アナウンスが盛り上がり、審判もクリーンヒットを宣言する。
驚いたのはミルドレだ。ハッタリとはいえ、いつ見ても行動を共にしていた弟をダシにしたのだから、下手に動くことは躊躇われると思っていた。
思うように動けない内にいたぶり、いつものように勝ち星を得るつもりだった。

それがどうしてこんなことに。噴出する鼻血を視界の端に収めながら、怒りと困惑の狭間に揺れ、しかし仮にもここまで勝ち上がってきた腕はある。
咄嗟にカウンターを放つが、既にそこにAはいなかった。
代わりに後頭部に強い衝撃が走り、たまらずうつ伏せに倒れ込んだ。


「クリーン&ダウン!」


審判が高らかにポイントを叫ぶ。それは自分が獲得するはずだったものだ。
身の丈半分もない子どもに打ち倒された屈辱に跳ね起きんとするミルドレの体を、Aが上から押さえつけた。いつの間にか右腕が背に回されている。

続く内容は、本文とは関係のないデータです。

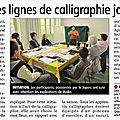 s-article journal la montagne 13avril2013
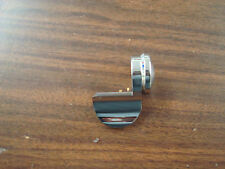 CHROME AVON THROTTLE ASSIST FOR AVON AIR CUSHION GRIPS FOR MOTORCYCLE HARLEY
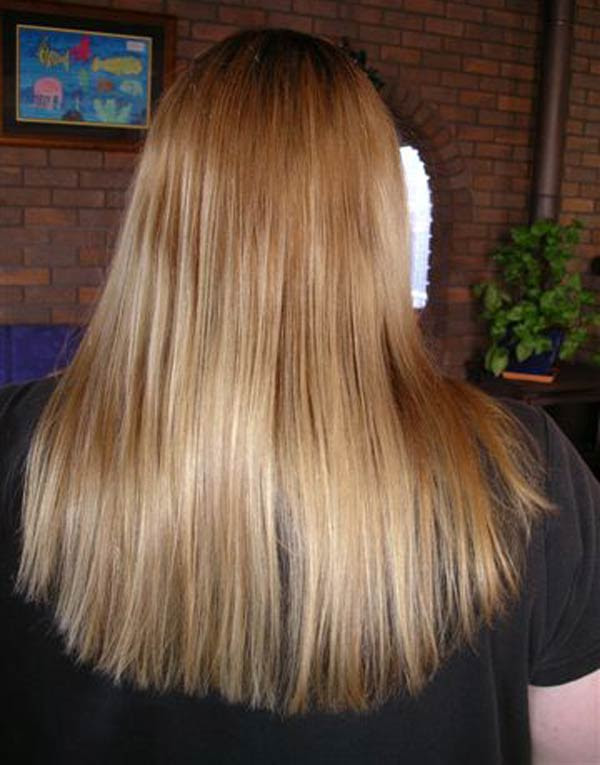How To Take Care Of Rebonded Hair Pak101 Com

何の忠告もなかった。一切の躊躇もなかった。唐突に、右腕を想像すらしない激痛が襲った。
折られた。利き腕を。事態を認識するのに、そう時間は要らなかった。


「ぎっ、ぎゃああああ!」


肘が真逆の方向に折れ曲がっている。燃えるように痛い。骨折箇所が熱を帯びて正常な思考を奪う。
痛い。痛い。痛い。痛い!どうしてこんな目に!

ごろごろと石板上を転げ回るミルドレの髪を掴んで、Aはその体格に似合わない粗暴な足取りで男の体を引きずり、リング端に取り付けられているカメラの前に立った。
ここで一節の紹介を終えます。